» TASK: In the entries that follow, locate the line with "What distance do", then restate that line and all later lines exactly as they appear, leaving pictures out.

» AVAILABLE DATA:
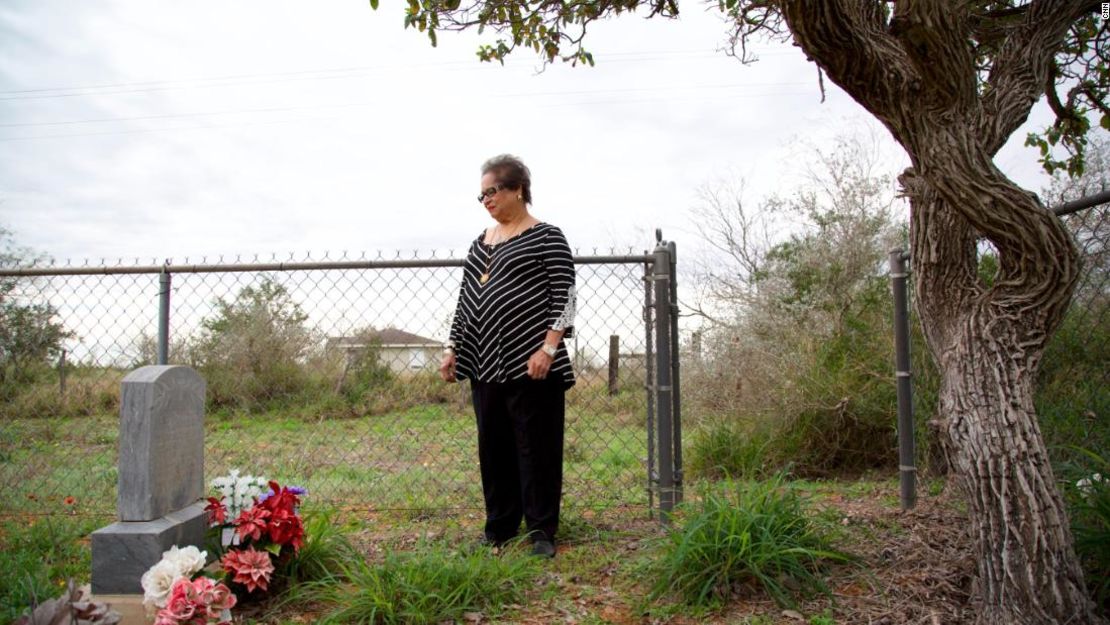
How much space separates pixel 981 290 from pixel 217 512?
10.2 ft

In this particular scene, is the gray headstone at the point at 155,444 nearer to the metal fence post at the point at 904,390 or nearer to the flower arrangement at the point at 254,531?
the flower arrangement at the point at 254,531

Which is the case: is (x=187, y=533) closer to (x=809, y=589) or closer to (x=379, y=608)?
(x=379, y=608)

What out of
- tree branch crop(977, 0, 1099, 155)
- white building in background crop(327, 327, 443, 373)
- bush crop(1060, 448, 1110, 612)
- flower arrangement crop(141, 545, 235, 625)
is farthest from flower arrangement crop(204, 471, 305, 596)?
tree branch crop(977, 0, 1099, 155)

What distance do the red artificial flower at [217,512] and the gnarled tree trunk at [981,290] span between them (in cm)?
283

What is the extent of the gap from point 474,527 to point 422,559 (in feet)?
3.58

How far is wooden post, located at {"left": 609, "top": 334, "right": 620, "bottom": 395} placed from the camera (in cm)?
424

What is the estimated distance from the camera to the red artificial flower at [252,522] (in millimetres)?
2928

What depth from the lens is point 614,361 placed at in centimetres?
437

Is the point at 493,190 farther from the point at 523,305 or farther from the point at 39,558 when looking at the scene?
the point at 39,558

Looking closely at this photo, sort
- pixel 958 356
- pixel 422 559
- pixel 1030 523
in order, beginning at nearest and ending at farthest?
1. pixel 1030 523
2. pixel 958 356
3. pixel 422 559

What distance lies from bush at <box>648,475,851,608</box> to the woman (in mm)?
746

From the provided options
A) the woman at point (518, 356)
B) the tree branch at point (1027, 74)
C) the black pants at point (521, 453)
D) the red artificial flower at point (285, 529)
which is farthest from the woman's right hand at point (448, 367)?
the tree branch at point (1027, 74)

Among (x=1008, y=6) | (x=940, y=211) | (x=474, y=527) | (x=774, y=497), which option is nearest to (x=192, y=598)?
(x=474, y=527)

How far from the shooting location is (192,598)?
101 inches
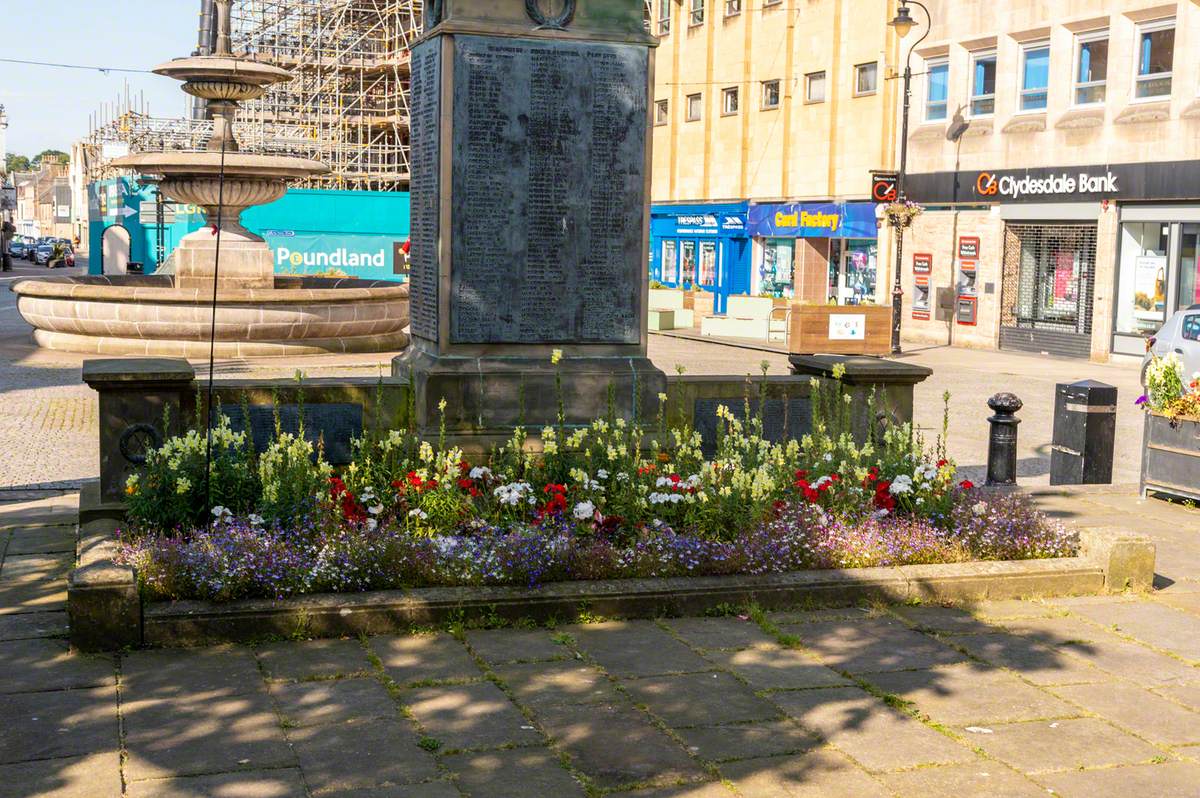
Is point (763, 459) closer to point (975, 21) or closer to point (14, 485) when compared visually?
point (14, 485)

» PROBLEM SOLUTION:
What distance do the red artificial flower at [217,512] and the gnarled tree trunk at [981,290] span between them (in cm)?
283

What is the extent of the gap from point 474,527 to point 422,559 (in feet)?
3.58

How far is wooden post, located at {"left": 609, "top": 334, "right": 620, "bottom": 395} placed from the camera (in cm)?
424

What is the estimated distance from the camera to the red artificial flower at [252,522] (in millimetres)?
2928

What depth from the lens is point 614,361 placed at in centimetres?
437

Is the point at 493,190 farther from the point at 523,305 or farther from the point at 39,558 when looking at the scene?
the point at 39,558

Looking closely at this photo, sort
- pixel 958 356
- pixel 422 559
- pixel 1030 523
in order, beginning at nearest and ending at farthest?
1. pixel 1030 523
2. pixel 958 356
3. pixel 422 559

What distance lies from bush at <box>648,475,851,608</box> to the woman (in mm)?
746

From the provided options
A) the woman at point (518, 356)
B) the tree branch at point (1027, 74)
C) the black pants at point (521, 453)
D) the red artificial flower at point (285, 529)
which is farthest from the woman's right hand at point (448, 367)?
the tree branch at point (1027, 74)

Among (x=1008, y=6) | (x=940, y=211) | (x=474, y=527) | (x=774, y=497), which option is nearest to (x=192, y=598)?
(x=474, y=527)

How far from the shooting location is (192,598)?
101 inches
Is point (763, 459) closer to point (975, 21) or closer to point (14, 485) when compared visually?
point (14, 485)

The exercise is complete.